Detto ciò, in un anno in molti hanno cambiato idea. Forse perché niente è andato come doveva andare, forse perché Renzi ha lavorato un po’ per rendersi amabile pure dai duri e puri, forse perché il cambio generazionale prima o poi si fa anche per inerzia, Matteo Renzi in un anno passa dall’essere il grande sconfitto all’essere l’unico vero vincitore. Perché, in fondo, di questo si è trattato. Della pura e semplice incoronazione di un leader. Con tutti i suoi limiti e tutti i suoi difetti che permangono immutati soprattutto agli occhi di certi militanti con una certa storia, Matteo Renzi è uno che ha vinto in tutte le province italiane (con l’esclusione di Enna, per sua fortuna) e ha superato l’80 % non solo nella sua Toscana, ma anche nell’Emilia rossa. Zone dove “il Partito Comunista prendeva i 74% e la Democrazia Cristiana il 6%”. Avrà molti nodi da sciogliere, senza dubbio. A uno che ti promette la luna gli chiedi quantomeno che ti costruisca lo shuttle per raggiungerla. Se alla fine si presenta con un triciclo ci rimani male.

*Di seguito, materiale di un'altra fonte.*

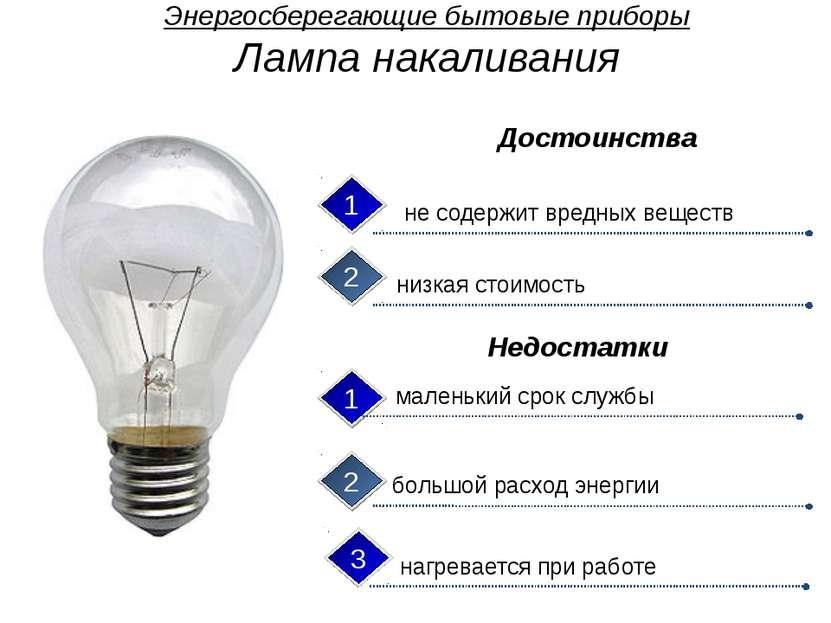 Энергосберегающие бытовые приборы Компактная люминесцентная лампа экономия эл...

Ma nella vittoria di Renzi c’è, innanzitutto, un messaggio di speranza. Il popolo del PD, semplicemente, si è stufato di perdere e di essere subalterno. Subalterno a una stramaledetta idea di responsabilità che è più veterocomunista di Via delle Botteghe Oscure, a quella vecchia onta della necessità della legittimazione che, agli occhi di qualche ex leader, si poteva conquistare solo chinando il capo di fronte alle richieste del Berlusconi o del Gianni Letta di turno e non offrendo agli elettori una valida alternativa nella visione e nel sentimento. Ebbene il messaggio è stato semplice. Quella stagione è chiusa e non vogliamo sentirne più parlare. Non si tratta solamente della bocciatura di Bersani o di D’Alema. Si tratta dell’archiviazione definitiva di un modo di intendere la politica. Nessuno sa dire, ora, se quello di Renzi sarà migliore. Io mi auguro dal più profondo del cuore di sì, per il bene del Partito e del Paese. Certo, effettivamente, con quei tre volti finalmente nuovi e questo modo di fare si può dire che l’otto dicembre sia nato effettivamente il PD. Ora non possiamo più permetterci di navigare a mezz’aria, chiusi una navicella spaziale lontana tanto dalla terra e dai dolori che la abitano quanto dal cielo dei sogni e delle passioni, mai necessari come oggi.
In un momento delicato come questo, dove tutto sembra una polveriera pronta ad esplodere, c’è una assoluta urgenza di decisionismo. La storia ci insegna che l’incapacità di prendere decisioni, e quindi il sonno della ragione genera mostri. Se Letta 2014 non vuole passare alla storia come una riedizione 2.0 di Facta 1922 le decisioni vanno prese, e nel più breve tempo possibile. È l’unica, vera responsabilità. Qui c’è la sfida vera di Matteo Renzi, ma anche di Gianni Cuperlo e di Pippo Civati e di tutti noi. Se non si ripeteranno gli errori di ieri forse può aspettarci un domani più roseo.
Aneddoto da seggio. Arriva l’ultimo elettore quando avevamo già chiuso. Ci dice di aver fatto una corsa per arrivare e lo facciamo votare anche se erano le otto e venti. Ci chiede com’è andata, gli diciamo benissimo. Lui ride, se ne compiace e dice che ne era sicuro. Beato te, penso io. Eppure lui dà la più ovvia e banale ed intelligente delle spiegazioni, «Partecipare oggi voleva dire contribuire a cambiare il futuro. Essere di sinistra vuol dire avere lo sguardo rivolto in avanti», saluta e se ne va. Questo signore, in poche battute, ha riassunto buona parte della letteratura di riferimento della sinistra da oltre un secolo. La Storia Siamo Noi.